Bruno needs to set up notifications so he is made aware of sensitive data being added to Confluence. He also needs to ensure sensitive data is redacted so that no one can view the information.
Compliance for Confluence can help Bruno with automated notifications and redacting data when sensitive information is added to a Page.
Sensitive Data Detection
Dealing with Sensitive Data
Configure Scan Options
Sensitive Data Redaction
Identifying Sensitive Data
Bruno decides the Data Extractions that are going to be searched for throughout the company’s Confluence instance. The data extractions he will set the Compliance for Confluence to search for are Credit Card and Debit Card numbers. Credit and Debit cards have unique combinations and each provider follows a different structure, he opts to create his own universal card regular expression. Using the following website he learns how to create a Credit Card regular expression, which he adds as a Custom Extraction to his existing list of Extractions.

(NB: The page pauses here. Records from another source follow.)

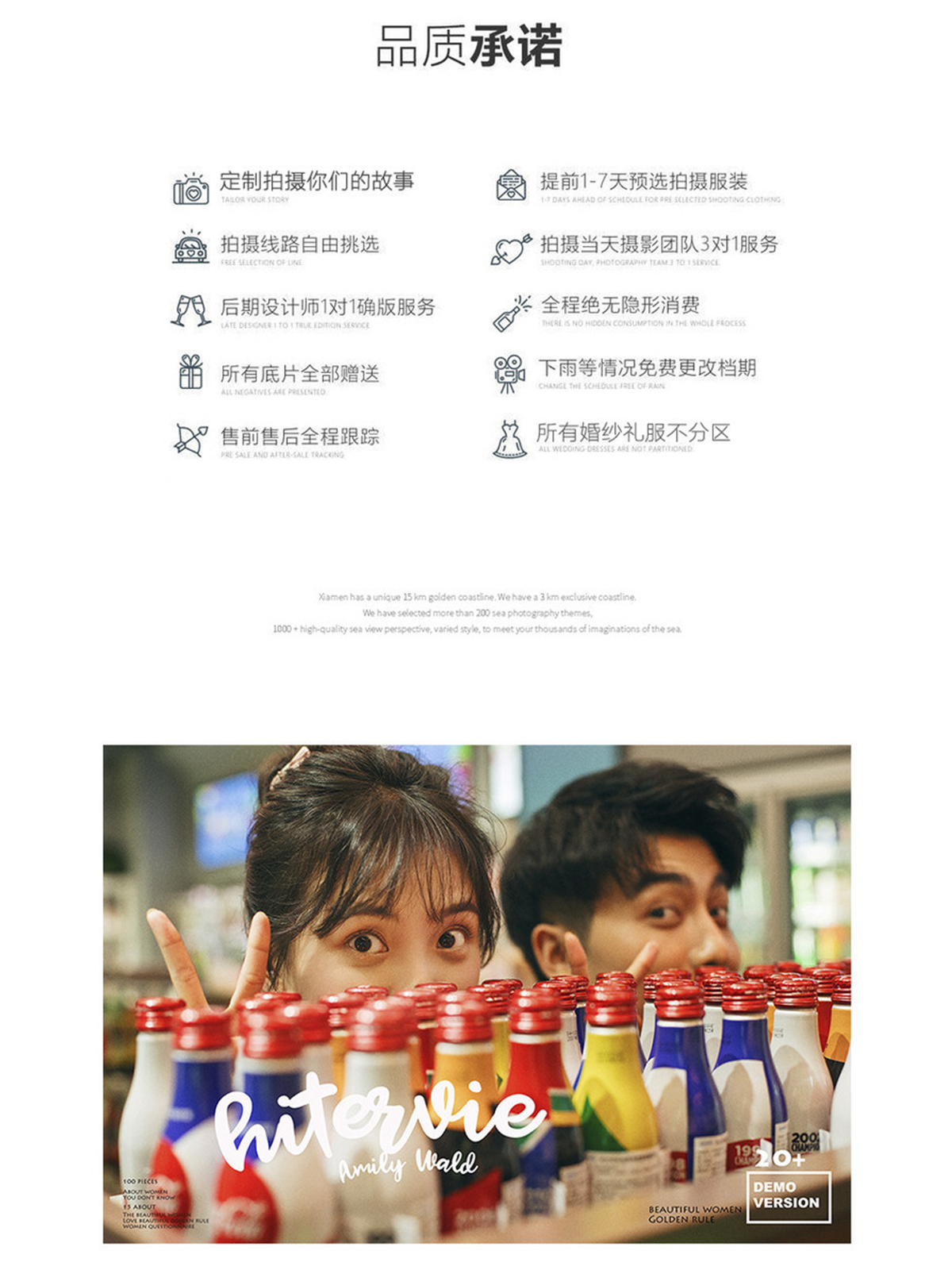 |潮玩腔调【热卖】网红打卡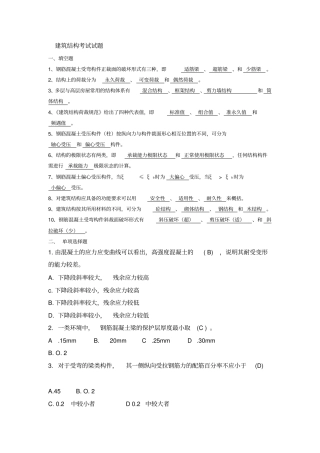 建筑结构考试试题及答案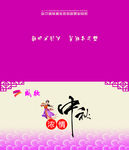 贺卡封面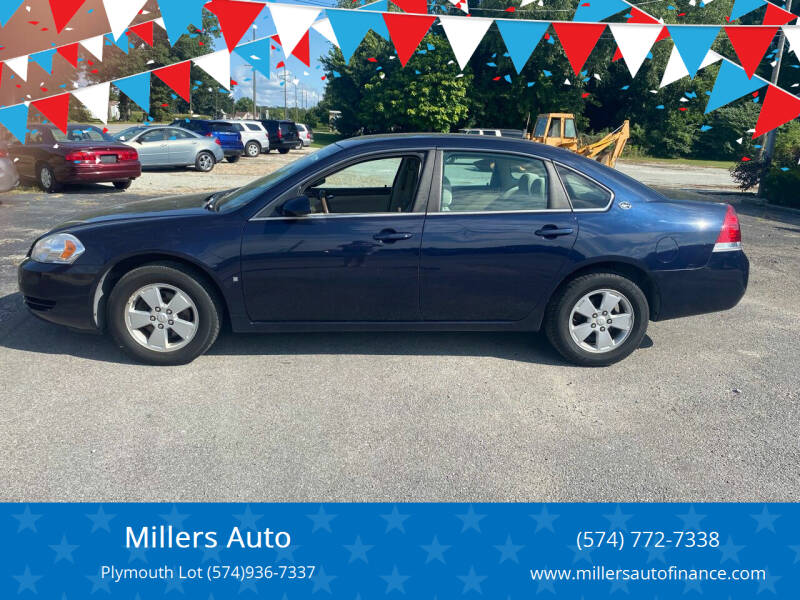 2008 Chevrolet Impala LT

Compliance for Confluence provides you with an unlimited number of custom extractions, and gives you the freedom to define your own Regular Expressions which select the data you need to extract.
Bruno visits the Detection Settings to specify which Spaces will be scanned for sensitive data, and to set the frequency of the scans.
Compliance for Confluence allows for three different kinds of Scans:
Real Time - Analyses pages automatically whenever a Page is created or updated
Scheduled - Schedule an analysis on a particular schedule (Once a week by default)
On Demand - A manual scan of all pages in the Confluence instance.
Each allows your pages to be indexed and allows for detection of Sensitive Data.
He then configures the Scan Scope and Options to search through pages in Real Time to scan all of the pages in the Confluence Instance. Scans have a large number of available options, such as the Spaces and Pages you scan, along with the frequency and scheduling of the scans.
Now his Scan is ready to go. He specifies the extraction he created earlier and adds multiple actions to redact and email users when the sensitive data is found.
Compliance allows users to Label, Classify, Redact and Email when an extraction is detected.
Bruno has decided to create an Automation Rule, that will send him an email and Classify the Page whenever one of his Extractions has been detected. This informs him when any Sensitive Data is detected on his instance and will also make sure that the pages are Classified and Restricted correctly.
In addition to receiving the notifications, Bruno can use Compliance for Confluence’s browser to search through all the detected data. The browser shows the pages and spaces where data has been detected allowing Bruno to identify if there are any pages or spaces where this is happening more often.
As you can see, Compliance for Confluence gives you a great way of detecting what information is being stored in your system and helps you to comply with regulations.